Erneut ging es ins Hotel nhow direkt an der Spree um in einer Stunde die sechs Nominierten kurz vorzustellen, einen Ehrengast zu einem früheren Siegertitel zu interviewen und die beiden Siegertitel bekannt zu geben. Dieses Jahr war kein einziger deutscher Autor unter den Autoren der nominierten Titel zu finden. Stattdessen kamen die Autorinnen und Autoren aus den USA, Dänemark, England, Frankreich und sogar Japan. Eine internationale Veranstaltung also. Ebenso wie das Publikum, welches den Livestream verfolgte. Darunter auch Mikhail Malyutenko aus der Ukraine. Er hatte bei der Jury angefragt, Brettspiele für einen örtlichen Spieletreff in Kremenchuk zu erhalten. Diese Stadt ist sein Zufluchtsort geworden, denn er musste all sein Hab und Gut, darunter alle bisherigen Spiel des Jahres-Sieger, in Charkiw hinter sich lassen, um Schutz zu suchen und möchte mit den Brettspielen nun auch vielen weiteren Flüchtlingen helfen Kontakte zu knüpfen und ins Leben zurück zu finden. Ich finde es gut, auf solche Situationen aufmerksam zu machen. Da kommt man sich in seiner Brettspielblase doch plötzlich ganz klein und unbedeutend vor, wenn man zusammen gekommen ist, um das beste Brettspiel des Jahres zu küren, während andernorts Menschen alles verlieren und um ihr Leben bangen müssen.
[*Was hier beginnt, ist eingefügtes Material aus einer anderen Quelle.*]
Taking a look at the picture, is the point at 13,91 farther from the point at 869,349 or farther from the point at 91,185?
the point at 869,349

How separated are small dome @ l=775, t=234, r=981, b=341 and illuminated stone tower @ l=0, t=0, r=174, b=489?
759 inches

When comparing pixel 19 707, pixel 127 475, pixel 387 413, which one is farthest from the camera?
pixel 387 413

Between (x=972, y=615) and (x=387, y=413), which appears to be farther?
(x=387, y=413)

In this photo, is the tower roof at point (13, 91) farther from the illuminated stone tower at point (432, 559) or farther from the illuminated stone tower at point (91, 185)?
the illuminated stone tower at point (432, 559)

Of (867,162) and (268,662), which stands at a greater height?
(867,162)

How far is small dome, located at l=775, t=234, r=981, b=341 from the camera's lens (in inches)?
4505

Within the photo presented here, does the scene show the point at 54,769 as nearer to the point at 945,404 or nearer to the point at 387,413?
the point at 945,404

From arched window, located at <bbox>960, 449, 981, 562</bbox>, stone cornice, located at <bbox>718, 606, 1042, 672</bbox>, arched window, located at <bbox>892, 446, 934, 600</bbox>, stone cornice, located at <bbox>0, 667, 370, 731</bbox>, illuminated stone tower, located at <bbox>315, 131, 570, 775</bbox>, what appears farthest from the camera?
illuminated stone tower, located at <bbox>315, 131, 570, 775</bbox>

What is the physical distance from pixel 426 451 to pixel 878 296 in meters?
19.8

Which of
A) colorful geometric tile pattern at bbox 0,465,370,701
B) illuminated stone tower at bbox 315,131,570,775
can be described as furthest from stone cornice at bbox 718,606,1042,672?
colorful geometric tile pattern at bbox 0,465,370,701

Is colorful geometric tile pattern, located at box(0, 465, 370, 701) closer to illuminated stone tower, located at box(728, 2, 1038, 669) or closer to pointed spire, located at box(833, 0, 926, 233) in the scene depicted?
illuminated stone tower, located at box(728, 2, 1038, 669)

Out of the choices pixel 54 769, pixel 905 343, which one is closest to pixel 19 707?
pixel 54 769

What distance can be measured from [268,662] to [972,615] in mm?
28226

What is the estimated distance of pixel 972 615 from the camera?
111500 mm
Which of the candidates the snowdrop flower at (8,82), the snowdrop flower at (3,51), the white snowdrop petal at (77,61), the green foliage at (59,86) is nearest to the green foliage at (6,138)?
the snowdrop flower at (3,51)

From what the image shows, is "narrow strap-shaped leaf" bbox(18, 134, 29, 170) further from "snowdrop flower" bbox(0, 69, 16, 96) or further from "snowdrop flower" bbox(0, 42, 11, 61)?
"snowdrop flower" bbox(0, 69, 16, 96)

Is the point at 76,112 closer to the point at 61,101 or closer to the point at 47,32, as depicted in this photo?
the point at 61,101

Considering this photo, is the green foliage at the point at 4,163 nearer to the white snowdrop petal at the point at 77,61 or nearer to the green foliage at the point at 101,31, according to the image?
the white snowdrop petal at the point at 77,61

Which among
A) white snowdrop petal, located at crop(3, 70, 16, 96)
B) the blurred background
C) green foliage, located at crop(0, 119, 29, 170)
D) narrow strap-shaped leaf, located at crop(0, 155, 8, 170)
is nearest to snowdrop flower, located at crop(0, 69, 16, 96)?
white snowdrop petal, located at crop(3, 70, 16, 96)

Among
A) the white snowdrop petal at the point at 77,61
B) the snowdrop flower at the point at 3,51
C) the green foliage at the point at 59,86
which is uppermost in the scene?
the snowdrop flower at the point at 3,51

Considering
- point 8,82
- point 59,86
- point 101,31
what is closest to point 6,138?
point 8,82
Kennerspiel des Jahres 2022

In gewohnter Weise kamen nach kurzen Einspielern mit Kommentaren der Jury-Mitglieder die verantwortlichen Autoren und Verlagsvertreter der nominierten Spiele auf die Bühne, um ihre Urkunden entgegen zu nehmen. Manuel Fritsch von Insert Moin führte uns durch den Abend und stellte den Autoren interessante Fragen. Die Autoren von Cryptid, Ruth Veevers und Hal Duncan, erzählten von der Entstehung ihrer Spielidee. Ruth ist Informatikerin und hat auch den Algorithmus geschrieben, der die vielen verschiedenen Spielaufbauten ausgerechnet hat. Besonders dieser Aspekt wird in unseren Gruppen immer wieder mit viel Begeisterung gelobt. Thematisch war Osprey Games die treibende Kraft anstelle von Piraten auf mystische Wesen zu setzen.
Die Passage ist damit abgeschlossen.